2つの銀河が見せる優雅なダンス
【2007年11月14日 HubbleSite】
NASAのハッブル宇宙望遠鏡(HST)が撮影したArp 87の画像が公開された。大きい方の銀河NGC 3808からは、伴銀河であるNGC 3808Aに腕がからみつくように伸びている。互いに作用し合う姿は、さながらダンスを踊っているかのようだ。
しし座の方向約3億光年の距離にある2つの銀河NGC 3808とNGC 3808Aは、Arp 87の名前で知られている。
Arp 87の「アープ(Arp)」とは、天文学者ハルトン・アープの名前からつけられたもの。アープは、1960年代にパロマー山天文台のヘール望遠鏡を使い、特異な形をした銀河を撮影し、カタログを作成した。Arp 87は、その際に撮影されカタログに加えられた銀河の1つだ。
HSTによるArp 87の画像には、カタログが作成されたころには決して見ることのできなかった、2つの銀河の細かな構造がとらえられている。
画像中、右側にあるのがほぼ真上から見た銀河NGC 3808で、その周りには銀河を取り囲むように明るく青い星形成領域があり、暗いちりからなる腕も見えている。一方、左側にあるNGC 3808Aは、ほぼ真横から見た姿をしている。銀河面に対して垂直に取り巻く星やガスからなるリング状の構造は、「ポーラー・リング」と呼ばれている。
また、NGC 3808から流れ出るガスやちりが、伴銀河NGC 3808Aとの間をつなぐように腕を形成している。Arp 87に見られるように、合体の過程にある銀河には、らせん状の構造や2つの銀河をつなぐような構造が見られる。これは、小さな銀河の重力によって、大きい方の銀河に存在する星やガスが引っ張られるためだ。
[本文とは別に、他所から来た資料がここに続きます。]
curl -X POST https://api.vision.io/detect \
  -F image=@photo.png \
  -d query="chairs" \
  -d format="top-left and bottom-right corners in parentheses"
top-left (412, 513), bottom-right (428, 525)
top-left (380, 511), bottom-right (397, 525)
複数の銀河が接近し、互いに重力的に作用し合うと、頻繁に活発な星形成が引き起こされる。星間ガスが発する熱の観測データなどから、そのことが示されている。しかし、HSTは、より明らかな証拠として、ひじょうに活発な星形成が進む銀河には、数多くの超星団が存在しているという事実を明らかにした。超星団とは、何十万個もの若い星がひじょうにコンパクトな領域にひしめいている天体である。